(Work required):
Pull out every line of the items that contains the word "much", treating uppercase and lowercase as different.

===== Entries provided

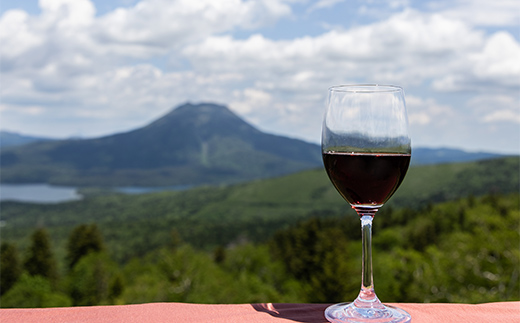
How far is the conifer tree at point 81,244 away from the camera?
73.2m

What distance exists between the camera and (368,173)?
5.41ft

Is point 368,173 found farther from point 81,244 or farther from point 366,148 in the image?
point 81,244

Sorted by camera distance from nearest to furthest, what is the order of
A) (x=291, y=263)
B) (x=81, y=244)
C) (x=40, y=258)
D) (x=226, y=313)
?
(x=226, y=313) < (x=40, y=258) < (x=291, y=263) < (x=81, y=244)

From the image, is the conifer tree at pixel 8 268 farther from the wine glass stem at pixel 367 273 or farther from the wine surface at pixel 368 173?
the wine glass stem at pixel 367 273

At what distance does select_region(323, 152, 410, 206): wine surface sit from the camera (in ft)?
5.35

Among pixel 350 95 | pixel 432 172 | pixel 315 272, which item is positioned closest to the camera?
pixel 350 95

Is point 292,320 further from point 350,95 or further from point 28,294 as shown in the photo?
point 28,294

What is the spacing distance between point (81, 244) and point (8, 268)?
9.83 meters

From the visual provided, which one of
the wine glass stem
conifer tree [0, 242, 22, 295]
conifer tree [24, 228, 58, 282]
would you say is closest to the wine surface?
A: the wine glass stem

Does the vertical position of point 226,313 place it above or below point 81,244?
above

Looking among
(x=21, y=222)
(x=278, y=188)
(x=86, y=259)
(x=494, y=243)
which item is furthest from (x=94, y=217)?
(x=494, y=243)

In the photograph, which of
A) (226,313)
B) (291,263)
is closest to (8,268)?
(291,263)

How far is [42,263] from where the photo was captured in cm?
6619

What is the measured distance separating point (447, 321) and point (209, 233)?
413 feet
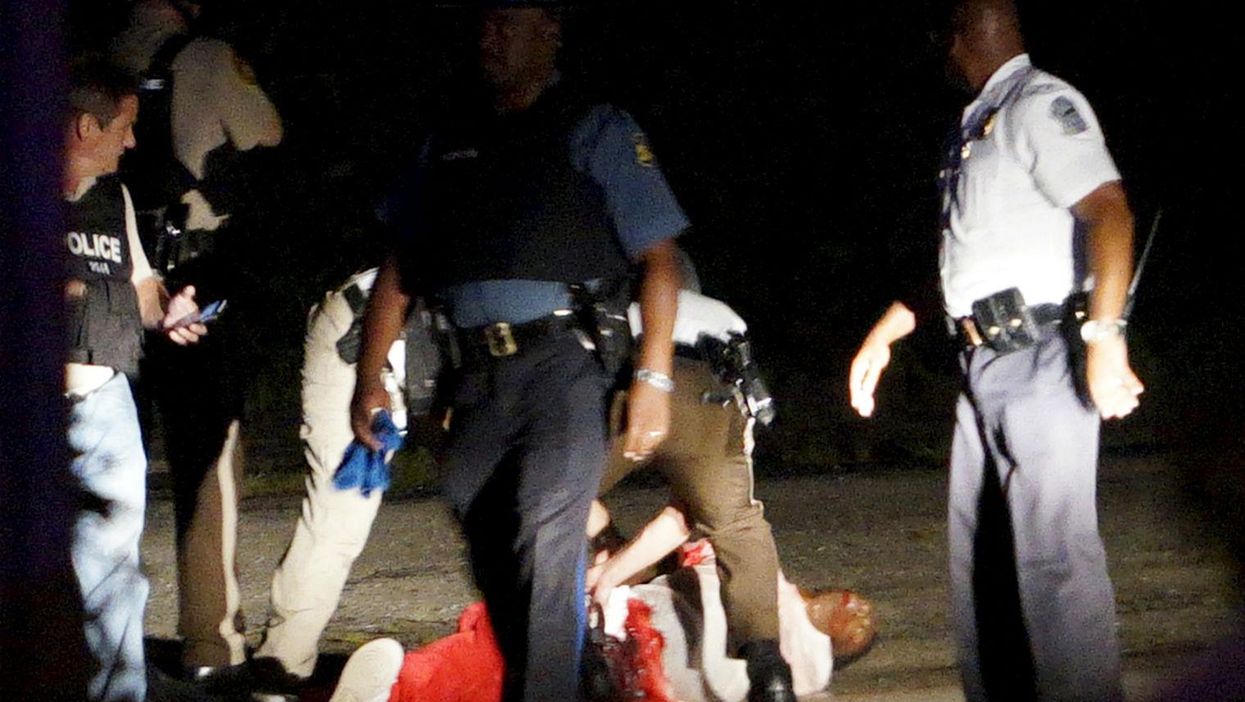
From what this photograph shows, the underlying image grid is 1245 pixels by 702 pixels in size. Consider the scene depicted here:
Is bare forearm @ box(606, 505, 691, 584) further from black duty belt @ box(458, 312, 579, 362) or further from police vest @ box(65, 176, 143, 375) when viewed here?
police vest @ box(65, 176, 143, 375)

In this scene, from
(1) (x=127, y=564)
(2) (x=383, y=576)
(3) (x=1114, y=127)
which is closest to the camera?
(1) (x=127, y=564)

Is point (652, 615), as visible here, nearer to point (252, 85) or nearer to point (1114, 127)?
point (252, 85)

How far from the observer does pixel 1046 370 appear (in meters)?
4.39

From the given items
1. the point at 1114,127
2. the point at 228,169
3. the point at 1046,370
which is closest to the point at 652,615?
the point at 1046,370

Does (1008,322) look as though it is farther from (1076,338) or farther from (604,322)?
(604,322)

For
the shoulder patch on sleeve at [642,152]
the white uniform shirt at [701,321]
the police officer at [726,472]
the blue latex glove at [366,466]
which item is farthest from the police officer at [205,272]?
the shoulder patch on sleeve at [642,152]

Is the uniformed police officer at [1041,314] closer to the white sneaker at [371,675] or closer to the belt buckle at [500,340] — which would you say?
the belt buckle at [500,340]

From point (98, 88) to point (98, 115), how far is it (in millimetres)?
74

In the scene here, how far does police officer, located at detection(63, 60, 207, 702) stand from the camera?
14.8 feet

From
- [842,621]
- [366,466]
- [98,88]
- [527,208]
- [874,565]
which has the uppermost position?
[98,88]

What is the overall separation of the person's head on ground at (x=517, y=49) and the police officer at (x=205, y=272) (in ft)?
3.96

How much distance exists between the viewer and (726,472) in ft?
16.1

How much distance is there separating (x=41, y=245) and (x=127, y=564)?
236 centimetres

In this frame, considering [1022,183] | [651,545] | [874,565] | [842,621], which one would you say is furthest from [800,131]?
[1022,183]
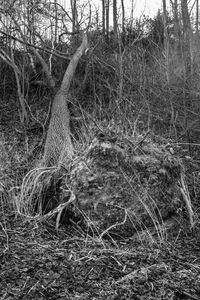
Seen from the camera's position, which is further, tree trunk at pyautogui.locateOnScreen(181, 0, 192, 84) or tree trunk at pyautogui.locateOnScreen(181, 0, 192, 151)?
tree trunk at pyautogui.locateOnScreen(181, 0, 192, 84)

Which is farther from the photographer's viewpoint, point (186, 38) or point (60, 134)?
point (186, 38)

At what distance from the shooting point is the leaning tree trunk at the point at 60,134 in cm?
570

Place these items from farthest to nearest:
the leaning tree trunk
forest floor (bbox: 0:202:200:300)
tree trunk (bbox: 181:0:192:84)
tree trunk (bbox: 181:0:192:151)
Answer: tree trunk (bbox: 181:0:192:84) < tree trunk (bbox: 181:0:192:151) < the leaning tree trunk < forest floor (bbox: 0:202:200:300)

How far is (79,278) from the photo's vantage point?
306 centimetres

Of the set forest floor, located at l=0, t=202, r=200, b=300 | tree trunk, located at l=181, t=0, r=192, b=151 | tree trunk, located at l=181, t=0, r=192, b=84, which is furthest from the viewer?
tree trunk, located at l=181, t=0, r=192, b=84

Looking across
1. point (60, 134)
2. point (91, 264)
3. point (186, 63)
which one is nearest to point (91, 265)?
point (91, 264)

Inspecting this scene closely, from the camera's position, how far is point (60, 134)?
22.1ft

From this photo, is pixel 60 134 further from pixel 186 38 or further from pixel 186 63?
pixel 186 38

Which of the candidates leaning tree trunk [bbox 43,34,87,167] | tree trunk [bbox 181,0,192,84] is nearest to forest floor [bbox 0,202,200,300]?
leaning tree trunk [bbox 43,34,87,167]

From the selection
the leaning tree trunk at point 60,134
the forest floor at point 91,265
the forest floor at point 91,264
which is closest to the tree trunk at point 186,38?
the leaning tree trunk at point 60,134

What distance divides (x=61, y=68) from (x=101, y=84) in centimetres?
145

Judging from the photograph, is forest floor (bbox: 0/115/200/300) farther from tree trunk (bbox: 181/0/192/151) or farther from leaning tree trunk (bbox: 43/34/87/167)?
tree trunk (bbox: 181/0/192/151)

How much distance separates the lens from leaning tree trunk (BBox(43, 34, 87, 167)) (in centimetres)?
570

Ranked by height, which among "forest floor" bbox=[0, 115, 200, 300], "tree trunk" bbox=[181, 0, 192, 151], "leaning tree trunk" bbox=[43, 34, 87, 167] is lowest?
"forest floor" bbox=[0, 115, 200, 300]
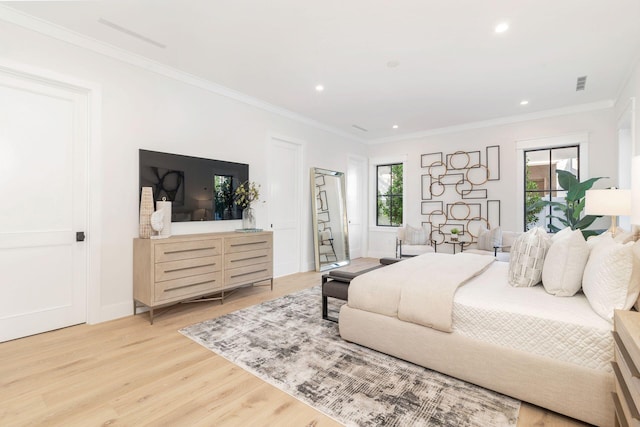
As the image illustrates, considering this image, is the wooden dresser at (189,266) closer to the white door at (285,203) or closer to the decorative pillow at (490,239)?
the white door at (285,203)

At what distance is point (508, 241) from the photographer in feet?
16.3

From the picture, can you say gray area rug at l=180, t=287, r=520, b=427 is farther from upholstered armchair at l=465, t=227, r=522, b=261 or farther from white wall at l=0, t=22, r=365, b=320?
upholstered armchair at l=465, t=227, r=522, b=261

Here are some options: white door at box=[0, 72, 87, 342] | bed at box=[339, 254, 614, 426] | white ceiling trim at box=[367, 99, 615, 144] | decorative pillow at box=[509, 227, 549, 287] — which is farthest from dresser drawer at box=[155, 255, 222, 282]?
white ceiling trim at box=[367, 99, 615, 144]

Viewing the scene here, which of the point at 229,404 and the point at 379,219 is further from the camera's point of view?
the point at 379,219

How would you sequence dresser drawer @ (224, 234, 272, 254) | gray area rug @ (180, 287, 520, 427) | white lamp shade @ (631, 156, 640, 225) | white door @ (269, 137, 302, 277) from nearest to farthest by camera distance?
white lamp shade @ (631, 156, 640, 225), gray area rug @ (180, 287, 520, 427), dresser drawer @ (224, 234, 272, 254), white door @ (269, 137, 302, 277)

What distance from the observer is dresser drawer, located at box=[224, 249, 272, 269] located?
367 cm

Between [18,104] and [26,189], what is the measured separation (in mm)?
763

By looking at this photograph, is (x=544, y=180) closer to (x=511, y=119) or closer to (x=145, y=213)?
(x=511, y=119)

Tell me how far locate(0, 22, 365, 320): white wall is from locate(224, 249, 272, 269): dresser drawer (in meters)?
0.58

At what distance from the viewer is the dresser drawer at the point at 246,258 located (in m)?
3.67

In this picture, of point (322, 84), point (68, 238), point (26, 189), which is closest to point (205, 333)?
point (68, 238)

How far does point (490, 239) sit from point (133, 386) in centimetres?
507

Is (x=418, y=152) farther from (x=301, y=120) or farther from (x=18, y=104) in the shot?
(x=18, y=104)

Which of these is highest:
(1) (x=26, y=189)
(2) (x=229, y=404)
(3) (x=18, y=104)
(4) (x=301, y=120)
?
(4) (x=301, y=120)
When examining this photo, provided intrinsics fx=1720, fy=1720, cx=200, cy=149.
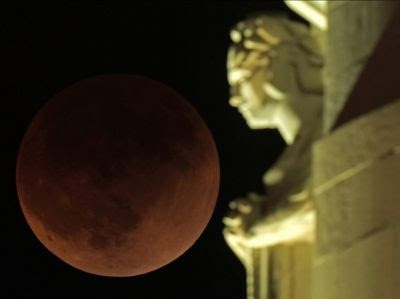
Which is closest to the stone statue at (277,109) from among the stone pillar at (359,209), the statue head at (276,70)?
the statue head at (276,70)

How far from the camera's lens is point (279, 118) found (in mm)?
8328

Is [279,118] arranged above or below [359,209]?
below

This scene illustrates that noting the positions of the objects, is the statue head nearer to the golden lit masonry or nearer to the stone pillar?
the golden lit masonry

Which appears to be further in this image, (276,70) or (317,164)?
(276,70)

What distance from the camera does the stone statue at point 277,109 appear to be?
318 inches

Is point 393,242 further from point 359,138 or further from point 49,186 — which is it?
point 49,186

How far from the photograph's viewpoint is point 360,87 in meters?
7.61

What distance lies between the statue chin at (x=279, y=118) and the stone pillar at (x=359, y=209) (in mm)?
599

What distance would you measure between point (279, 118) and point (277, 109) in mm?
47

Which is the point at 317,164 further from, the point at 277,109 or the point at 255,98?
the point at 255,98

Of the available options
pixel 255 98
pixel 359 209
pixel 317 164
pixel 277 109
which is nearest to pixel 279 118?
pixel 277 109

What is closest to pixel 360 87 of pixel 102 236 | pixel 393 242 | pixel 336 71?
pixel 336 71

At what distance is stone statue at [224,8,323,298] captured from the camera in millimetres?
8070

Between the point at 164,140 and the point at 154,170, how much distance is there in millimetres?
149
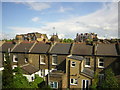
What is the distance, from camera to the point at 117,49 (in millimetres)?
23781

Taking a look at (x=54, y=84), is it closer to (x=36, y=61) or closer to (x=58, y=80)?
(x=58, y=80)

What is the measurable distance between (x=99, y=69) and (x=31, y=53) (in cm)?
1355

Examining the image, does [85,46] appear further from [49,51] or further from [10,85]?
[10,85]

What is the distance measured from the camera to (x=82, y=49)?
25156mm

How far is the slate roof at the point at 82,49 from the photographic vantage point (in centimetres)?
2422

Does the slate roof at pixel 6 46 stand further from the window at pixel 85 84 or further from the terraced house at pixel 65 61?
the window at pixel 85 84

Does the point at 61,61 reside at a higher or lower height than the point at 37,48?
lower

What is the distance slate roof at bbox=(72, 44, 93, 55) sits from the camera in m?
24.2

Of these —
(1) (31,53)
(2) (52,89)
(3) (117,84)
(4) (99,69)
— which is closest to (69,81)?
(2) (52,89)

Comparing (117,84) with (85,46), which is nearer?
(117,84)

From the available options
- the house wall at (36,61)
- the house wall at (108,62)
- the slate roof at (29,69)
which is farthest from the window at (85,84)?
the slate roof at (29,69)

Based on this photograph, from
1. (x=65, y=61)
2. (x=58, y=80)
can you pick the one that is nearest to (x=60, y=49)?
(x=65, y=61)

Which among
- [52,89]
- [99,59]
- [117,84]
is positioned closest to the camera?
[117,84]

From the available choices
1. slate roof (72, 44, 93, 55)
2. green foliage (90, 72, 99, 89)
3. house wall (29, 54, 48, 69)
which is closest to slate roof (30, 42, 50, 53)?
house wall (29, 54, 48, 69)
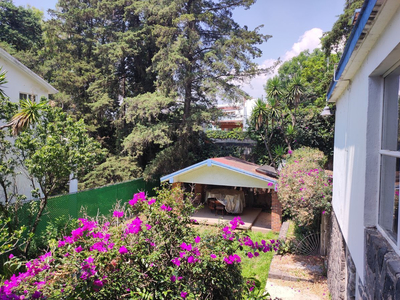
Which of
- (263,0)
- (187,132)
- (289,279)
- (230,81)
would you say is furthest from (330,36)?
(289,279)

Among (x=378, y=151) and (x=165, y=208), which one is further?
(x=165, y=208)

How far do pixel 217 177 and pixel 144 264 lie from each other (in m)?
9.78

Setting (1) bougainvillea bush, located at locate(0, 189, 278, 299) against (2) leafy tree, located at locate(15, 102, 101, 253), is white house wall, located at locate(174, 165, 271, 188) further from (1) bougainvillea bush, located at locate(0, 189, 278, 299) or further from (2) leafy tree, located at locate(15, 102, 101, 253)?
(1) bougainvillea bush, located at locate(0, 189, 278, 299)

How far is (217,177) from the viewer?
13.0 meters

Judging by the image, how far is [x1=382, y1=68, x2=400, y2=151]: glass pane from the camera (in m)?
2.46

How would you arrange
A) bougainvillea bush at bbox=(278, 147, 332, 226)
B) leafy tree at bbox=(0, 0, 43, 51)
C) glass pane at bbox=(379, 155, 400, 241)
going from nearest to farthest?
glass pane at bbox=(379, 155, 400, 241) → bougainvillea bush at bbox=(278, 147, 332, 226) → leafy tree at bbox=(0, 0, 43, 51)

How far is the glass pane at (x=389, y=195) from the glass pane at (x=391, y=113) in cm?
15

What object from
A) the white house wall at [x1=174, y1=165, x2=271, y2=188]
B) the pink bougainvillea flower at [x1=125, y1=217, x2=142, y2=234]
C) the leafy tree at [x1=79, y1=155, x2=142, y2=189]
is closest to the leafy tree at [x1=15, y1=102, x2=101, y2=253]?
the white house wall at [x1=174, y1=165, x2=271, y2=188]

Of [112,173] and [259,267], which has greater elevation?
[112,173]

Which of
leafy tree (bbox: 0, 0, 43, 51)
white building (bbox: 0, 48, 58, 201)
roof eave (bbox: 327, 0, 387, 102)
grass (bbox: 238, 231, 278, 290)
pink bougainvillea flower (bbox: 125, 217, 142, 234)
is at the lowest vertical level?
grass (bbox: 238, 231, 278, 290)

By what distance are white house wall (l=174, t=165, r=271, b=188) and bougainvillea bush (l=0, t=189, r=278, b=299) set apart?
8.53m

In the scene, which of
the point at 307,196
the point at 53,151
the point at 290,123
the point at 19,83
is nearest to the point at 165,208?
the point at 307,196

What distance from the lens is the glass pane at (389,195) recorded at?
7.61ft

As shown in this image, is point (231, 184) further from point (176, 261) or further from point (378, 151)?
point (378, 151)
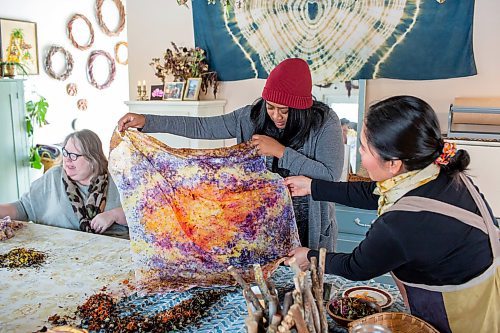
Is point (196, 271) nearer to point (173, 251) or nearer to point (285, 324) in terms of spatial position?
point (173, 251)

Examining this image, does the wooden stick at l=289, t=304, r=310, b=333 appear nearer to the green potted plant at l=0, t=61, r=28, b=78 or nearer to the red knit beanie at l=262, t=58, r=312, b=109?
the red knit beanie at l=262, t=58, r=312, b=109

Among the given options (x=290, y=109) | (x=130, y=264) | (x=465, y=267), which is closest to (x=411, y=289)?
(x=465, y=267)

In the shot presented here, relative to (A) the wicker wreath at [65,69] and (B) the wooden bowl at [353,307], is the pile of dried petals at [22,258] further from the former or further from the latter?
(A) the wicker wreath at [65,69]

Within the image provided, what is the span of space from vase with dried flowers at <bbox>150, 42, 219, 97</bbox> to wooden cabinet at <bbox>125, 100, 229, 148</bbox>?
0.56 ft

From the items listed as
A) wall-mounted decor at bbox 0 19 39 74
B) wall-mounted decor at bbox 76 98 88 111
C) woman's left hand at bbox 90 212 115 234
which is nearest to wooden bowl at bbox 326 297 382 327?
woman's left hand at bbox 90 212 115 234

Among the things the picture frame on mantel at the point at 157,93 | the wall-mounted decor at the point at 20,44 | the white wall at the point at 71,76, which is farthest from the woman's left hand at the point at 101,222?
the white wall at the point at 71,76

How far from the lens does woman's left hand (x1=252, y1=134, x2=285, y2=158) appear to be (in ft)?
6.23

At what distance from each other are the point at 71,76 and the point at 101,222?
4.25 m

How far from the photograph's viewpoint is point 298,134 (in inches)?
76.9

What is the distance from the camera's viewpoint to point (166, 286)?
168cm

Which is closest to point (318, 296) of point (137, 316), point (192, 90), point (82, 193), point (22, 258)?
point (137, 316)

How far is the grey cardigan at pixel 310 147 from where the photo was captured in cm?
188

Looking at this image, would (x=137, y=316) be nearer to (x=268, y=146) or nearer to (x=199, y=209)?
(x=199, y=209)

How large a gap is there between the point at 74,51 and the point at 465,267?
578 cm
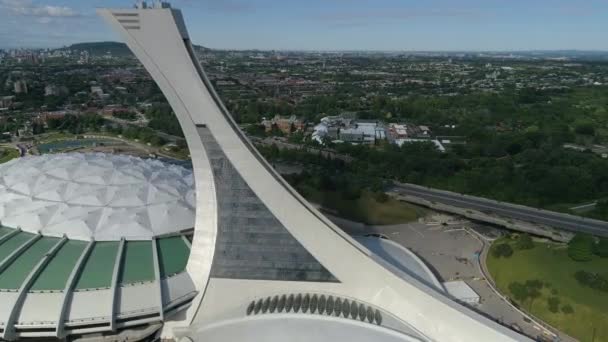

==========

(Output of the exercise):
How much distance exists between the viewer and (726,472) in ft?
How much distance is there separating (x=41, y=245) and (x=127, y=564)?
How much distance separates the lens from leaning tree trunk (BBox(43, 34, 87, 167)) (in centimetres)?
Between the point at 164,140 and the point at 154,170, how much distance is there in millimetres?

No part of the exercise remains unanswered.